Not what I was expecting
You know how you pick up a book with expectation for the type of read it's going to be...well this one was very much a tony parsons/nick hornby oh-so-familiar stroll down memory lane for 40-somethings like me with a few laughs at our own expense and taste in music/food/clothes etc with just a little love interest thrown in.

But it wasn't like that at was darker, deeper, the comedy stifled and no mention of slade...quite what it was - other a nasty poke in the thick hide of horrendously dull, self obsessed adolscents - I have no idea. Perhaps this book sums up being young in the 1970s all too well...but prefer my air-brushed memories.

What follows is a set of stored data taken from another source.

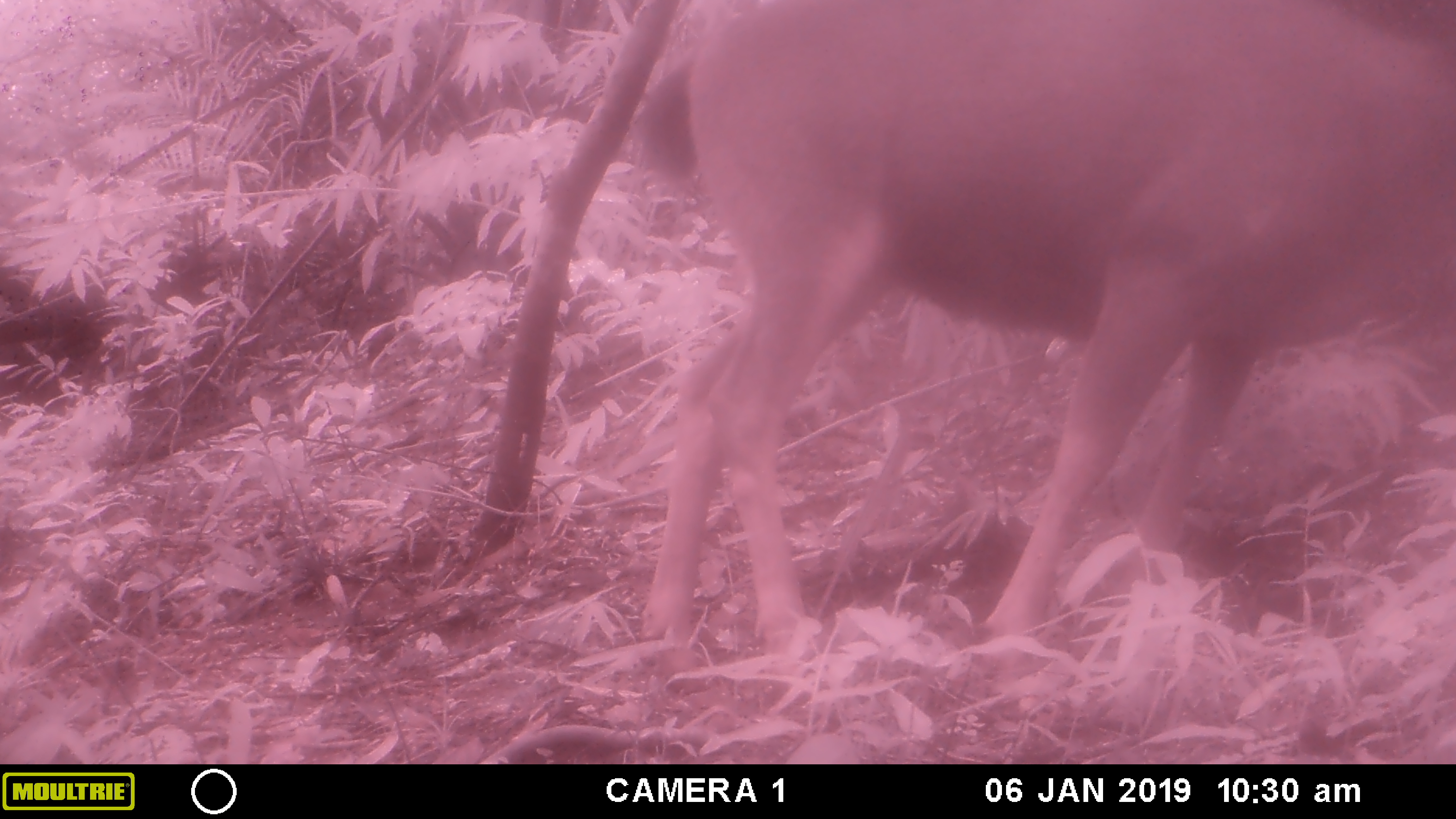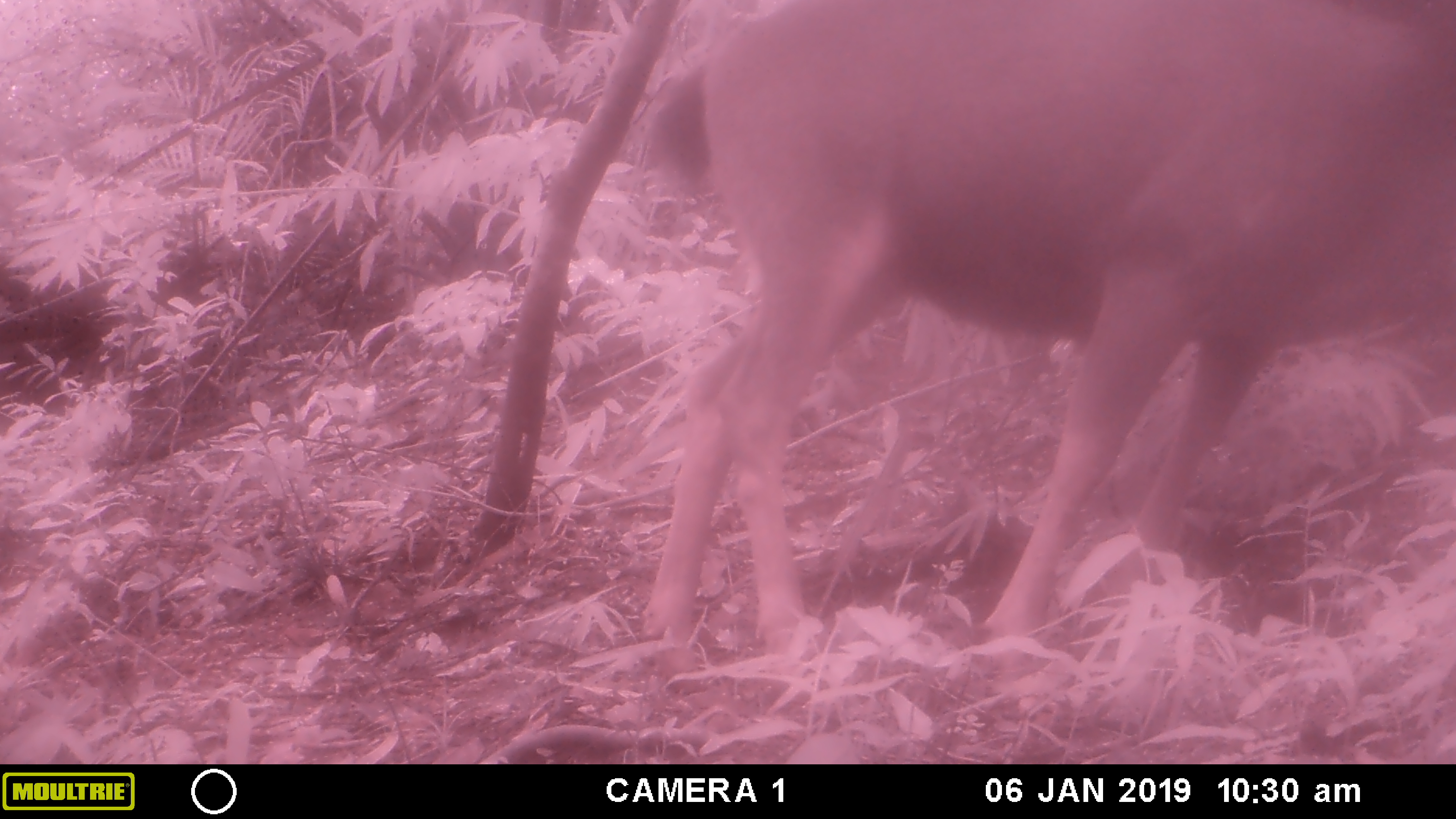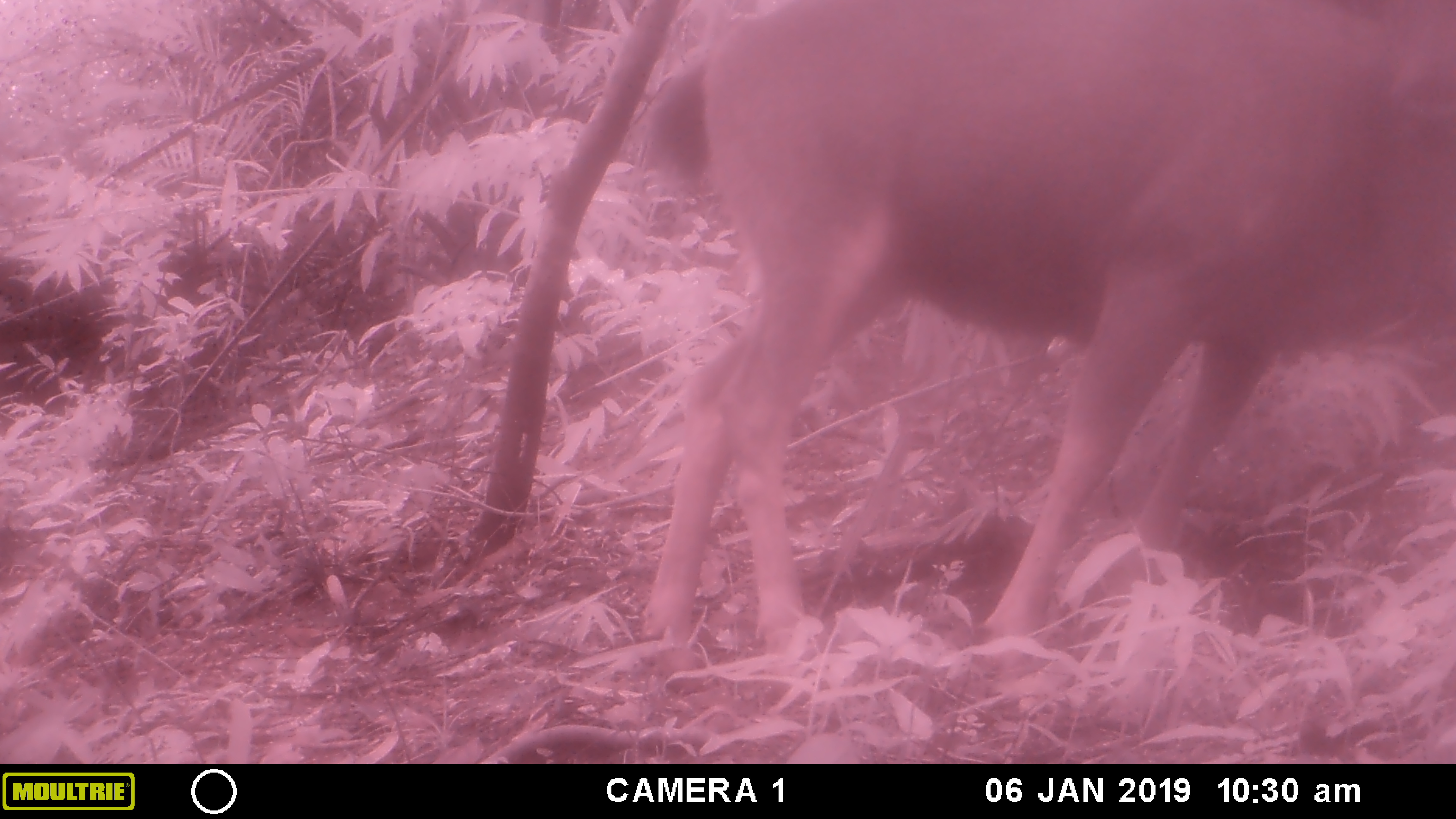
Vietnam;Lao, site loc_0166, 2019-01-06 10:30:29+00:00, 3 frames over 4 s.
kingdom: Animalia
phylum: Chordata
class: Mammalia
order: Artiodactyla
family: Cervidae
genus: Rusa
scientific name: Rusa unicolor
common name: sambar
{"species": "sambar (Rusa unicolor)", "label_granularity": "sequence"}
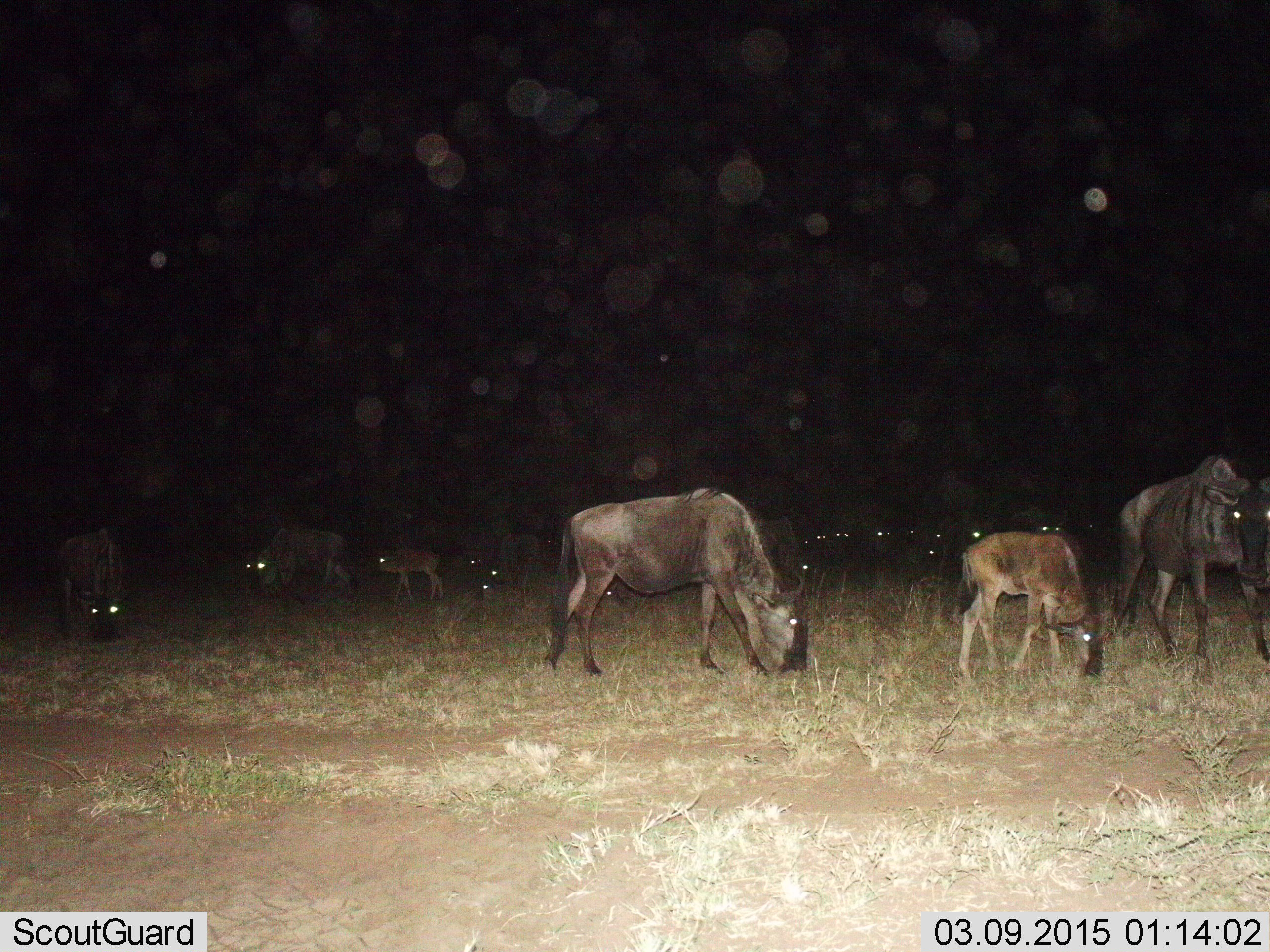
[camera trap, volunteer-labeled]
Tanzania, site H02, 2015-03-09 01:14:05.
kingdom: Animalia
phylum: Chordata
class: Mammalia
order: Artiodactyla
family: Bovidae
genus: Connochaetes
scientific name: Connochaetes taurinus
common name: blue wildebeest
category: wildebeest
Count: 11-50.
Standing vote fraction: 40%.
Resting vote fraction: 0%.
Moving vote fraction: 20%.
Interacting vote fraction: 0%.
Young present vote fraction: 60%.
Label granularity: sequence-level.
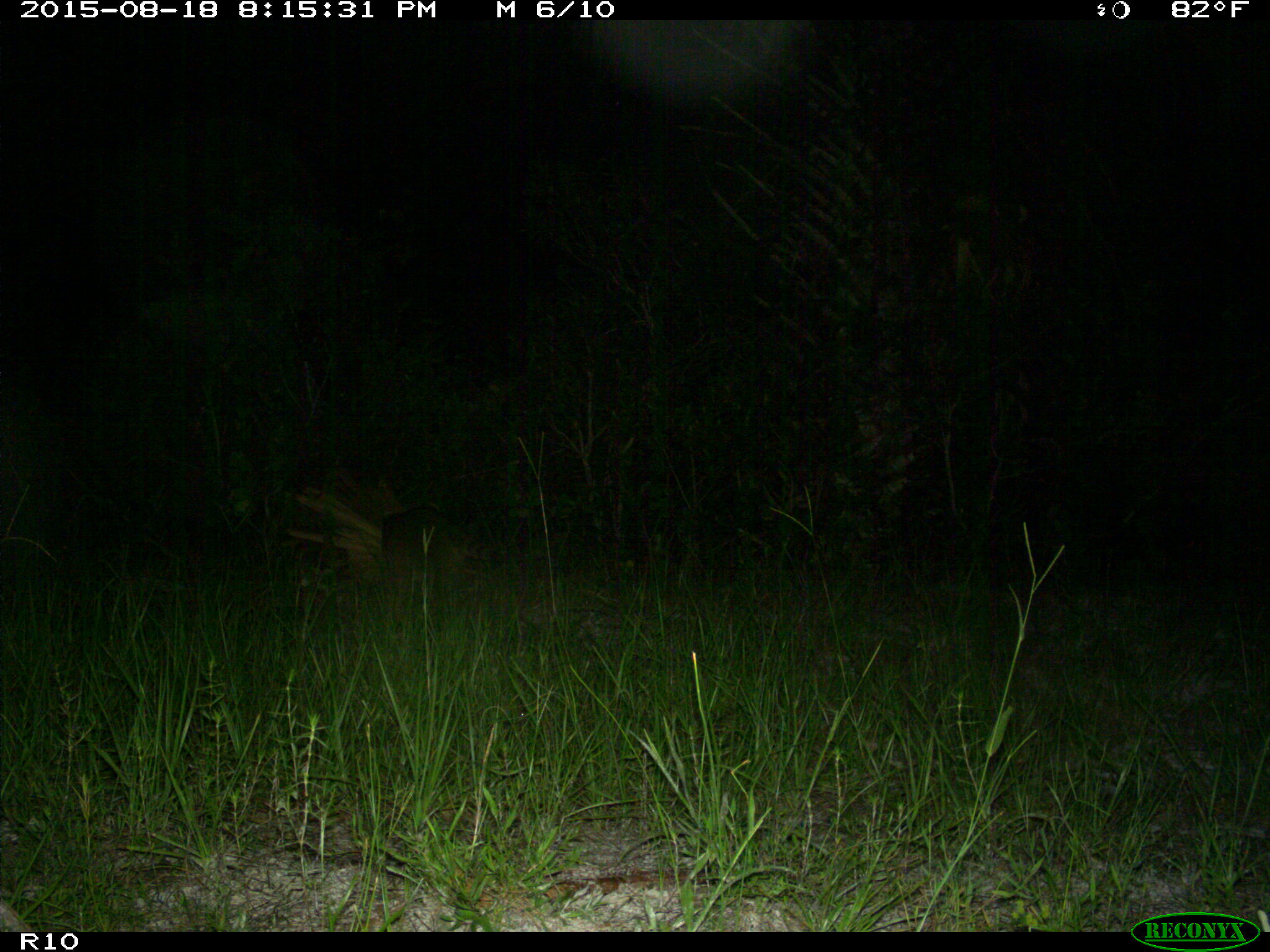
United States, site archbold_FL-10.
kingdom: Animalia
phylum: Chordata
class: Mammalia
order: Carnivora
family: Procyonidae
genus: Procyon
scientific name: Procyon lotor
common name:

Unlike the last reviewer, I was brought up in Birmingham, around the very areas that are described in the book, the Longbridge plant etc. Little bit too young to remember the Birmingham Pub Bombings but from the stories I have been told while growing up, the feelings described are extremely accurate, and have their residual effect on the community even now.
I flicked throught this book at the airport, saw familiar place names, and bought it for my holiday read. How glad I was. I love Jonathan Coe's writing style, and have managed to get through most of his books. This one is my favourite, although if you like this one, try the House of Sleep.
Its a story of a rite of passage, its evocative will strike a cord with most readers, no matter what your age or where you come from - but if you come from anywhere near the Longbridge Plant you HAVE to read this book!

Evocative but occasionally a bit too clever
The evocation of the 1970s in this book is very good. I have never lived in Birmingham, but it is very accurate as far as I know and can remember. In general, the balance between humour and grimness is good too. There is a large cast of characters, but this is well handled and the way the author moves between parents and adolescents is good. Perhaps the book would have been even stronger if the grandparents had been brought in too, as this might have helped to explain the conservative reaction which took place in the 1980s, but I didn't feel this when reading the book.

One feature that I'm not happy about is the treatment of the Birmingham pub bombing. This is a sensitive subject, because I know someone who was injured by the blast. However, the author seems to have felt that artifice would alleviate the horror of the subject matter, which to my mind it doesn't.

Overall, this is a good book with an underlying seriousness enlivened by humour.